Abstract

Abstract We adapt the relative polarity method from Shelly et al. (2016) to compute focal mechanisms for microearthquakes associated with the 2014 hydroshearing stimulation at the Newberry volcano geothermal site. We focus the analysis on events relocated by Aguiar and Myers (2018), who report that six event clusters predominantly comprise the 2014 sequence. Data quality allows focal mechanism analysis for four of the six event clusters. We use Hardebeck and Shearer (2002, 2003; hereafter HASH) to compute focal mechanisms based on first‐motion polarities and S/P amplitude ratios. We manually determine P‐ and S‐wave polarities for a well‐recorded reference event in each cluster, then use waveform cross correlation to determine whether recordings of other events in the cluster are the same or reversed polarity at each network station.

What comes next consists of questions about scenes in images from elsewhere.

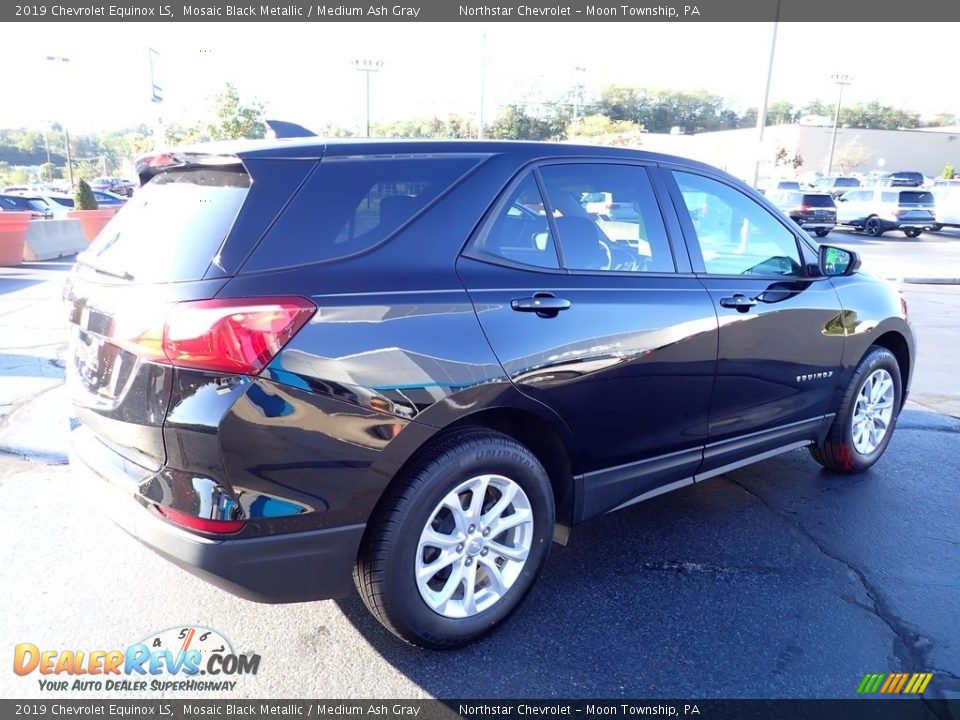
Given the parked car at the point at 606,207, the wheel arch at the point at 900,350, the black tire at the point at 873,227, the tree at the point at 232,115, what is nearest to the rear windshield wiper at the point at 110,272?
the parked car at the point at 606,207

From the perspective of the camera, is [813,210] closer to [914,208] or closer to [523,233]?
[914,208]

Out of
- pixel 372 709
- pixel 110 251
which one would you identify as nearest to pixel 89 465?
pixel 110 251

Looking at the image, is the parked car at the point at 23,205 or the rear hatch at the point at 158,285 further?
the parked car at the point at 23,205

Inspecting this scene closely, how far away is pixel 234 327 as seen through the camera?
2150 millimetres

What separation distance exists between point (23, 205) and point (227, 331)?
A: 2447cm

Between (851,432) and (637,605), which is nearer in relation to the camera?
(637,605)

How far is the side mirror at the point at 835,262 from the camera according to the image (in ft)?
A: 13.4

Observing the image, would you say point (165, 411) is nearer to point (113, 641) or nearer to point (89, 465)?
point (89, 465)

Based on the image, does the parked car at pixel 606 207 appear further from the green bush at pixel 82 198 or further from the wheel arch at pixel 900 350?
the green bush at pixel 82 198

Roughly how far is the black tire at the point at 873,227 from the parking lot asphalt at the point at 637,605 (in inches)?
1096

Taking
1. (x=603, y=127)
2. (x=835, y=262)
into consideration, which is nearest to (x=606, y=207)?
(x=835, y=262)

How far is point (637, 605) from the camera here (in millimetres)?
3057

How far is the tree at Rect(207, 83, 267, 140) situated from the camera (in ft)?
99.6

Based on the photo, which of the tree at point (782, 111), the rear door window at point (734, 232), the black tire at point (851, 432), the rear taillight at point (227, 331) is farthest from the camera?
the tree at point (782, 111)
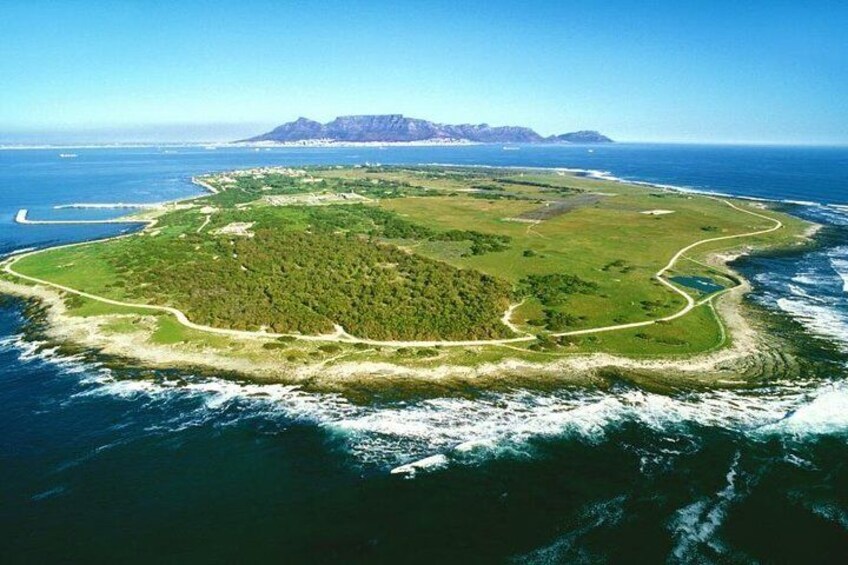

Most waveform polarities are consistent with the affiliated reference event, indicating similar focal mechanisms within each cluster. The deeper clusters are east–west‐striking normal faults, whereas the shallower clusters, close to the top of the open‐hole section of the borehole, are strike slip with east–west motion. Regional studies and prestimulation borehole breakouts find the maximum stress direction is vertical and maximum horizontal stress is approximately north–south. Fault geometry and focal mechanisms of microseismicity during the stimulation suggest that increased pressure from fluid injection predominantly caused changes in horizontal stress, consistent with predictions from numerical studies of stress change caused by fluid injection. At shallow depths, where previous studies suggest the difference between vertical and horizontal stress is lowest, injection appears to have rotated the direction of maximum stress from vertical to horizontal, resulting in strike‐slip motion. At greater depth, vertical stress continued to be the dominant direction during the stimulation, but fault orientation indicates either reactivation of pre‐existing fractures or rotation of the direction of maximum horizontal stress from approximately north–south to east–west.